• [WHAT TO PRODUCE]
Copy the part of the patch below word for word, from "From 65766ba0fb1934fd848397a2ba004a9ebfb57c63 Mon" to "insertions(+), 9 deletions(-)".
--- START OF EXCERPTED PASSAGE ---
From 65766ba0fb1934fd848397a2ba004a9ebfb57c63 Mon Sep 17 00:00:00 2001
From: Nick <koskelo2@illinois.edu>
Date: Mon, 24 Feb 2025 15:05:38 -0600
Subject: [PATCH 05/18] Just return the value if we do not need to typecast.

---
 loopy/target/opencl.py | 23 ++++++++++++++---------
 1 file changed, 14 insertions(+), 9 deletions(-)

diff --git a/loopy/target/opencl.py b/loopy/target/opencl.py
index c4453227d..b57747e54 100644
--- a/loopy/target/opencl.py
+++ b/loopy/target/opencl.py
@@ -46,6 +46,7 @@
 
     from loopy.codegen import CodeGenerationState
     from loopy.codegen.result import CodeGenerationResult
+    from loopy.kernel import LoopKernel
 
 
 # {{{ dtype registry wrappers
@@ -456,7 +457,7 @@ def get_opencl_callables():
 
 # {{{ symbol mangler
 
-def opencl_symbol_mangler(kernel, name):
+def opencl_symbol_mangler(kernel: LoopKernel, name: str):
     # FIXME: should be more picky about exact names
     if name.startswith("FLT_"):
         return NumpyType(np.dtype(np.float32)), name
@@ -544,25 +545,29 @@ def wrap_in_typecast(self, actual_type, needed_dtype, s):
             # CL does not perform implicit conversion from float-type to a bool.
             from pymbolic.primitives import Comparison
             return Comparison(s, "!=", 0)
+        
+        if needed_dtype == actual_type:
+            return s
 
         registry = self.codegen_state.ast_builder.target.get_dtype_registry()
-        if self.codegen_state.target.is_vector_dtype(needed_dtype):
-            # OpenCL does not let you do explicit vector type casts.
-            # Instead you need to call their function which is of the form
-            # convert_<desttype><n>(src) where desttype is the type you want and n
+        if self.codegen_state.target.is_vector_dtype(needed_dtype) and \
+            self.codegen_state.target.is_vector_dtype(actual_type):
+            # OpenCL does not let you do explicit vector type casts between vector
+            # types. Instead you need to call their function which is of the form
+            # <desttype> convert_<desttype><n>(src) where n
             # is the number of elements in the vector which is the same as in src.
--- END OF EXCERPTED PASSAGE ---
--- START OF ROWS ---
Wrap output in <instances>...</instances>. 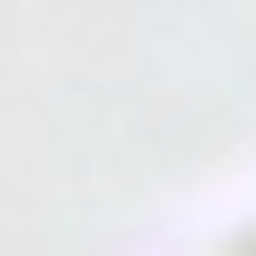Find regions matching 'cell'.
<instances>
[{
    "label": "cell",
    "instance_id": "1",
    "mask_svg": "<svg viewBox=\"0 0 256 256\" xmlns=\"http://www.w3.org/2000/svg\"><path fill=\"white\" fill-rule=\"evenodd\" d=\"M195 256H256V205H246V216H236V226H216V236H205Z\"/></svg>",
    "mask_w": 256,
    "mask_h": 256
}]
</instances>
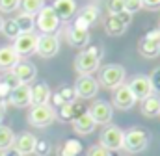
--- END OF ROWS ---
• [THE REPLY]
From 65766ba0fb1934fd848397a2ba004a9ebfb57c63 Mon Sep 17 00:00:00 2001
From: Nick <koskelo2@illinois.edu>
Date: Mon, 24 Feb 2025 15:05:38 -0600
Subject: [PATCH 05/18] Just return the value if we do not need to typecast.

---
 loopy/target/opencl.py | 23 ++++++++++++++---------
 1 file changed, 14 insertions(+), 9 deletions(-)